Public meeting in the heart of grain country sends message to Ottawa
(Raymore, Sk., March 10, 2014) The Canadian Wheat Board Alliance hosted a large meeting of prairie grain farmers yesterday in Raymore, Saskatchewan. By an almost unanimous vote the meeting passed a motion demanding the Federal Minister of Agriculture immediately conduct a vote on the restoration of the farmer-controlled single desk Wheat Board.
Long time Saskatchewan MP Ralph Goodale addressed the meeting and observed that the prairie price of all grains had declined by almost fifty percent and this amounted to an estimated loss of five billion dollars to the western farm economy. One audience member angrily pointed out “we can’t afford another year of this!”
Stewart Wells, a former farmer-elected Director on the Wheat Board, explained to the meeting that with the single desk farmers got 85% of the port price for grain while the latest information shows that although international grain prices remain high, the grain companies and railways have reduced western farmers’ share to less than 40%.
Kyle Korneychuk, spokesperson for the CWBA, said “farmers have now seen in their bank accounts and grain bins how the Ritz system of grain marketing works. I think that is the reason they gave such a firm message to Ottawa and the Opposition politicians attending the meeting that they want to exercise their right to vote on the marketing system they have to live with.”
Liberal Ralph Goodale, along with the NDP Official Opposition’s Agriculture and deputy Agriculture Critics Malcolm Allen and Ruth Ellen Brosseau got the message loud and clear during the meeting that farmers wanted a vote now.
“Local MP Andrew Scheer did not respond to our invitation, however both Goodale and Allen promised to take the message that farmers want a vote on the single desk back to Ottawa” said Korneychuk. Allen observed that “more and more farmers are coming to see the private grain trade as the problem and the single desk as the solution and they want a vote now. We will do our job and take that message back to Ottawa.”

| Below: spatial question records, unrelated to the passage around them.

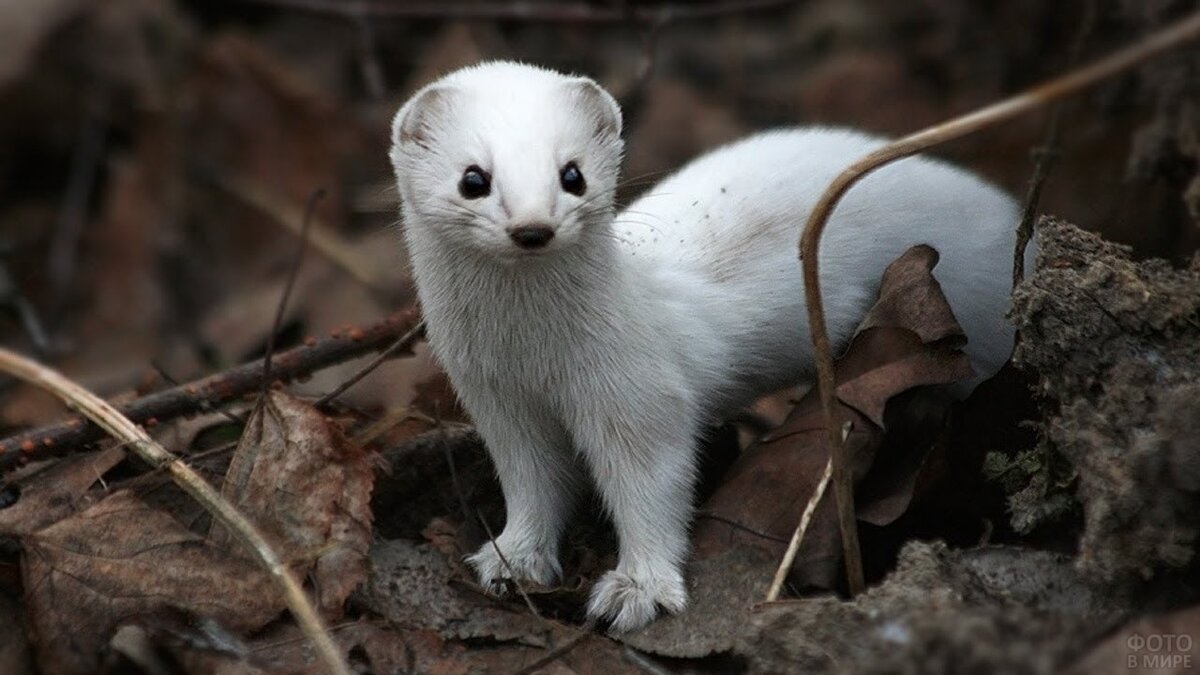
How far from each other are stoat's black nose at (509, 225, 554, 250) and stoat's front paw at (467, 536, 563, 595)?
3.26ft

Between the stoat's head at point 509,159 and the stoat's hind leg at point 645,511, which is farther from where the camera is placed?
the stoat's hind leg at point 645,511

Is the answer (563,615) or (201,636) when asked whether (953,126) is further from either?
(201,636)

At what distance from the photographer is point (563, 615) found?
13.3 feet

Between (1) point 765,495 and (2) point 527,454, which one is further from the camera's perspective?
(2) point 527,454

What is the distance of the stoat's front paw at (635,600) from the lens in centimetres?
384

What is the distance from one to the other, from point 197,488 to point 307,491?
46 centimetres

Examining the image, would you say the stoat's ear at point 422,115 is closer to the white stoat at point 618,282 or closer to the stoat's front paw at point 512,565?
the white stoat at point 618,282

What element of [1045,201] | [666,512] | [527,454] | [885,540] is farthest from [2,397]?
[1045,201]

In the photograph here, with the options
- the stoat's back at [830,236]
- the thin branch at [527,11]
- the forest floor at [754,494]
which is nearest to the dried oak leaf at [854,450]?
the forest floor at [754,494]

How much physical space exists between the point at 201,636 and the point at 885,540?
180 centimetres

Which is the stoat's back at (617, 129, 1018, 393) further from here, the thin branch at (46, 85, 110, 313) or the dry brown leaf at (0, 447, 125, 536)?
the thin branch at (46, 85, 110, 313)

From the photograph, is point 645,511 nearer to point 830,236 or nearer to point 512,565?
point 512,565

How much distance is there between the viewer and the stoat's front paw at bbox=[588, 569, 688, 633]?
12.6 feet

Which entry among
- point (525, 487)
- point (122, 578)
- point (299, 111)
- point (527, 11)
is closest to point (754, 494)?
point (525, 487)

Korneychuk went on to say “I was pleased to see Ms. Brosseau, who hails from rural Quebec, taking such an interest in western problems. She clearly indicated to me that she understood that the single desk wheat Board was as important to western Canada as supply management is to Ontario and Quebec dairy farmers.”
Korneychuk concluded that the meeting was sending a clear message to Ottawa. “If Ottawa can step in and seize the assets we built up in the farmer-controlled Wheat Board without compensation and issue orders to the railways with threats of draconian fines to back them up, as they did on Friday, there is no reason they cannot honour a democratic vote by farmers to re-instate their farmer-controlled single desk Wheat Board. Farmers want a fair vote.”
– 30 –
Raymore Resolution:
– Whereas the pre-2011 Canadian Wheat Board played a key role in coordinating grain shipments, and
– Whereas the single desk selling advantages of the pre-2011 CWB returned 85% of sales values to farmers’ pockets, as opposed to the 40 to 50% returned from the private trade at present,
Be it resolved that this meeting go on record asking the federal government to immediately conduct a vote of farmers regarding single desk selling of western wheat and barley.
Who We Are: The Alliance is a politically non-partisan organization focused specifically on the Canadian Wheat Board. Members of the Alliance recognize the advantages the Board brought to producers through the single desk and price pooling, quality assurance through the Canadian Grain Commission (CGC), as well as the important role the CWB played as an advocate for farmers in transportation, producer cars, and on the world stage in trade disputes and negotiations. The Alliance draws memberships throughout the west.
Congratulations are due to the Canadian Wheat Board Alliance and its committee members in District 7 for pulling this meeting together, and forcing public attention on this massive problem, that the government is proclaiming powerlessness to resolve.
If there had been a proper business plan associated with the destruction of the Board, then the current problems would have been obvious.
Maybe some Conservative, somewhere, might have said, “maybe we shouldn’t do this!”.